CS 747: Foundations of Intelligent and Learning Agents
(Autumn 2022)
(Picture source: Maxxl2, CC BY-SA 4.0, via Wikimedia Commons)
(Page last edited .)
Instructor
Shivaram Kalyanakrishnan
Office: Room 220, New CSE Building
Phone: 7704
E-mail: shivaram@cse.iitb.ac.in
Teaching Assistants
Santhosh Kumar G.
E-mail: santhoshkg@iitb.ac.in
Ashutosh Sathe
E-mail: absathe@cse.iitb.ac.in
Aishwarya Mishra
E-mail: 213050010@iitb.ac.in
Vibhav Aggarwal
E-mail: vibhav.agg@iitb.ac.in
Adit Akarsh
E-mail: 19d070003@iitb.ac.in
Thomas Jacob
E-mail: 190070068@iitb.ac.in
Bhavini Jeloka
E-mail: bhavini_jeloka@iitb.ac.in
Aaron Jerry Ninan
E-mail: 190100001@iitb.ac.in
Sheel Shah
E-mail: 19d070052@iitb.ac.in
Meetings
Lectures will be held during Slot 14: 5.30 p.m. – 6.55
p.m. Tuesdays and Fridays in LA 001. The instructor will be
available for consultation immediately following class, up to 7.30
p.m., on both Tuesdays and Fridays. He will also hold office hours
(220, New CSE Building) 11.00 a.m. - 12.00 p.m. Wednesdays.
Course Description
Today's computing systems are increasingly adaptive and autonomous:
they are akin to intelligent, decision-making "agents". With its roots
in artificial intelligence and machine learning, this course covers
the foundational principles of designing such agents. Topics covered
include: (1) agency, intelligence, and learning; (2) exploration and
multi-armed bandits; (3) Markov Decision Problems and planning; (4)

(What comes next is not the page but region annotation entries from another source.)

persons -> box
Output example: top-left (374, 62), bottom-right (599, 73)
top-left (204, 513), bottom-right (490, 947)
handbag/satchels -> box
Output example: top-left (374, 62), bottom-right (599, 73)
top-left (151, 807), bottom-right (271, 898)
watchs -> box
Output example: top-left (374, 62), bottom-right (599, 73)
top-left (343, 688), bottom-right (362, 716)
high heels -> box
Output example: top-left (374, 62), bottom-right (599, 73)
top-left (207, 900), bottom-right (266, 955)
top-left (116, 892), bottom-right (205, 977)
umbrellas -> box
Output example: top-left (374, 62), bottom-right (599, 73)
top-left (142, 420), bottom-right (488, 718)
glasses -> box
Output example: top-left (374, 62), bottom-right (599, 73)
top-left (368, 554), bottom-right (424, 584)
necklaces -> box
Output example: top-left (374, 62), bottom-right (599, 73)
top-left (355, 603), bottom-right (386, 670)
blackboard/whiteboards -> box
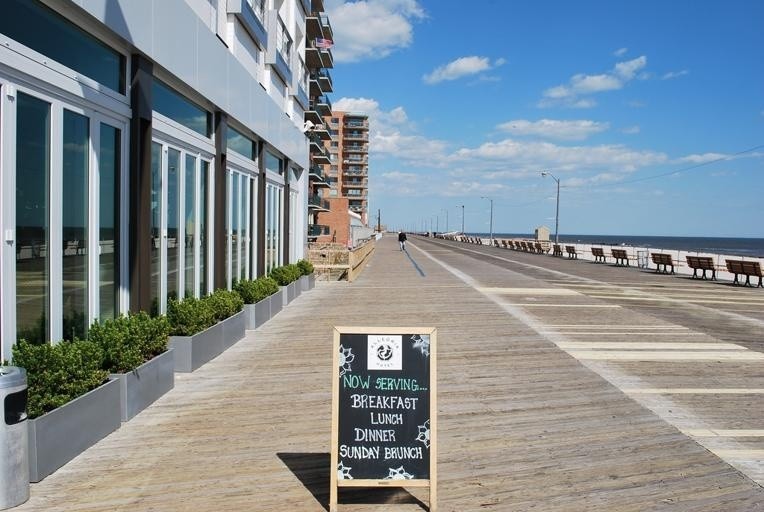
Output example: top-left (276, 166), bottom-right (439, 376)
top-left (331, 326), bottom-right (437, 488)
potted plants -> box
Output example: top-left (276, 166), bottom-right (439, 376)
top-left (85, 310), bottom-right (175, 423)
top-left (161, 287), bottom-right (246, 374)
top-left (229, 272), bottom-right (284, 330)
top-left (2, 336), bottom-right (122, 484)
top-left (266, 258), bottom-right (315, 306)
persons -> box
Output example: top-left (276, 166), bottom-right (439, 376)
top-left (398, 230), bottom-right (407, 252)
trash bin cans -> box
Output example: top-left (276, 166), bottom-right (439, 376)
top-left (2, 366), bottom-right (30, 511)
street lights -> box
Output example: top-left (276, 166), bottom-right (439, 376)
top-left (541, 170), bottom-right (561, 245)
top-left (439, 195), bottom-right (493, 239)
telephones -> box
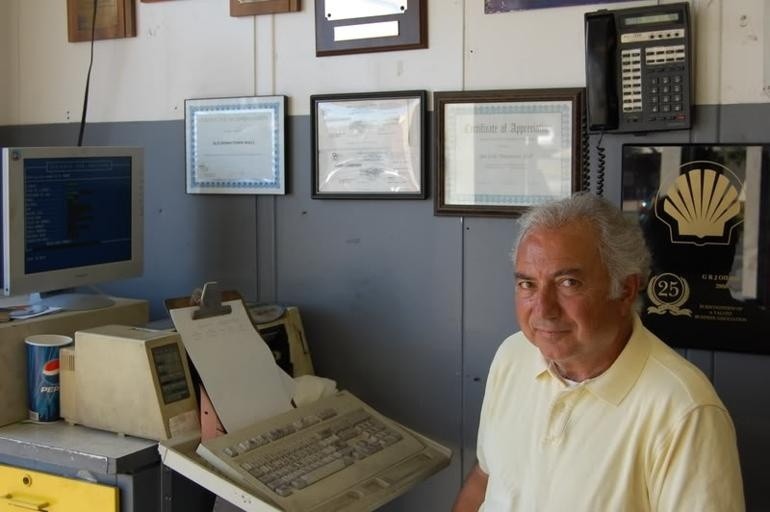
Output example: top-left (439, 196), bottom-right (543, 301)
top-left (584, 2), bottom-right (692, 135)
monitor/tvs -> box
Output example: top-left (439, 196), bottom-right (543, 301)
top-left (2, 145), bottom-right (145, 311)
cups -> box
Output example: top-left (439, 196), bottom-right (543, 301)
top-left (24, 334), bottom-right (75, 424)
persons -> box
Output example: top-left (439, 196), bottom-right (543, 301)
top-left (451, 190), bottom-right (747, 511)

reinforcement learning; (5) multi-agent systems and multi-agent
learning; and (6) case studies.
The course will adopt a "hands-on" approach, with programming
assignments designed to highlight the relationship between theory and
practice. Case studies will offer an end-to-end view of deployed
agents. It is hoped that students can apply the learnings from this
course to the benefit of their respective pursuits in various areas of
computer science and related fields.
Prerequisites
The course is open to all Ph.D. students, all masters students, and
undergraduate/dual-degree students in their fourth or higher year of
study. The course is also open to undergraduate/dual-degree students
in their third year of study, provided their CPI is 8.50 or
higher. The instructor regrets having to deny registration to many
interested undergraduate/dual-degree students in their third year; the
restriction is necessary to keep the class strength within the
capacity of the largest available classroom on campus.
The course does not formally have other courses as
prerequisites. However, lectures and assignments will assume that the
student is comfortable with probability and
algorithms. Introduction
to Probability by Grinstead and Snell is an excellent resource on
basic probability. Any student who is not comfortable with the
contents of chapters 1 through 7 (and is unable to solve the
exercises) is advised against taking CS 747.
The course has an intensive programming component: based on ideas
discussed in class, the student must be able to independently design,
implement, and evaluate programs in python
. The student
must be prepared to spend a significant amount of time on the
programming component of the course.
Students who are unsure about their preparedness for taking the
course are strongly advised to watch the lectures from week 1, 2, and
3 from
the Autumn
2020 offering, to attempt the quizzes from those weeks, and also
to go through Programming Assignment 1. If they are unable to get a
reasonable grasp of the material or to negotiate the quizzes and
programming assignment, they are advised against taking CS 747.
Evaluation
Grades will be based on three programming assignments, each worth
15 marks; a mid-semester examination worth 20 marks; and an
end-semester examination worth 35 marks. All assessments will be
based on individual work.
The programming assignments must be turned in through Moodle. Late
submissions will not be evaluated; they will receive no marks.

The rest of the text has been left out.